Angela McD | 06 October 2010


All those portfolios and you still haven't a clue. Why don't you look at how many of these young offenders instigated crimes and how many were just following their peers like sheep ... like the father figures they never had.

like the government provides parks and footpaths for fat people when lack of exercise is not the main problem; its unhappiness and a low self esteem. So, make fat people happy by asking them what will make them happy and make young offenders aware of the failings of their peers who they follow. Fix up the one's that aren't really broken and 80 percent becomes ten percent.
Greig WIlliams | 06 October 2010


Greg, thanks for the contribution. The one point that looms largely in my thinking is that if we focus on punishment, then continue to rearrange the federal and state budgets to pay for this thinking.

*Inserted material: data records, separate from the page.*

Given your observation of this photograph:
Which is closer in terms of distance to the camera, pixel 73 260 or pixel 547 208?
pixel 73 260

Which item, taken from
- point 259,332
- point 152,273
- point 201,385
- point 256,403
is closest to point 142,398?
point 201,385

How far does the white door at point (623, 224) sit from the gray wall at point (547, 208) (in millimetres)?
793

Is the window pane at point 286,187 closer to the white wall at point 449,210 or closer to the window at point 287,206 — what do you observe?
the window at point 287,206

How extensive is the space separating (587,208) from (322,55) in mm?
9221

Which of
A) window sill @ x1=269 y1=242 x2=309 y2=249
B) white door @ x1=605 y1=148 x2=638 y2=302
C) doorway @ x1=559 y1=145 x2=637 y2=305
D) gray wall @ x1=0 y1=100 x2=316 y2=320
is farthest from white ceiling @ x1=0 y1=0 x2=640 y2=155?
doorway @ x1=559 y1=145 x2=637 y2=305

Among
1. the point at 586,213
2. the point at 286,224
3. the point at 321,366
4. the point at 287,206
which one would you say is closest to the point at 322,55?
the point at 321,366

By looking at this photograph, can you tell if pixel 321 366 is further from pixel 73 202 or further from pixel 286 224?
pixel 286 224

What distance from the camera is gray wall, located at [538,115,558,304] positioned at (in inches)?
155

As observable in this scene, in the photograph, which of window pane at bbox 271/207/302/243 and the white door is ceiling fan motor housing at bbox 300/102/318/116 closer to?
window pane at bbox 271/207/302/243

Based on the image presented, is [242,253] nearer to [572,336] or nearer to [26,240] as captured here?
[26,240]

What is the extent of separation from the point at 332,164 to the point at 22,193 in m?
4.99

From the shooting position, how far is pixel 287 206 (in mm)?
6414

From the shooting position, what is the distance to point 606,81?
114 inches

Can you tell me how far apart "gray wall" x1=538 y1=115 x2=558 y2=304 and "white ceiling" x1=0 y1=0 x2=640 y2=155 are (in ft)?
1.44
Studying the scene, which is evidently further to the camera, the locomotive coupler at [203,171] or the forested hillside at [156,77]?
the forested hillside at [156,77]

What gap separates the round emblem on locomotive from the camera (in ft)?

If jail worked, then it would be seriously acknowledged as a deterrent.

The simple fact is that denial of liberty does not work; but still we lumber along the same path in the vain hope that we will find a magical cure, that these kids (while sitting in some cell somewhere) will have their eureka moment and change their ways. What if we asked, 'How is it that I do not go off the rails? (hopefully this is true most of the time). What is it that keeps me operating not only within the law, but as a human force for good? When we acknowledge reasons as to what has guided us, then we will know what our poor brother and sisters are missing out on.
Vic O'Callaghan | 06 October 2010


Instead of using money to keep young people in custody, the money should be used to set up a trade/agricultural/work centre to teach these young people skills and to evangelise them by teaching them the true Catholic Faith. Make them understand that their true purpose in life is to get their souls to Heaven and how to live a life on the narrow path, pointing out the wide road that leads to Hell.

In other words, teach them the Social Kingship of Our Lord, Jesus Christ.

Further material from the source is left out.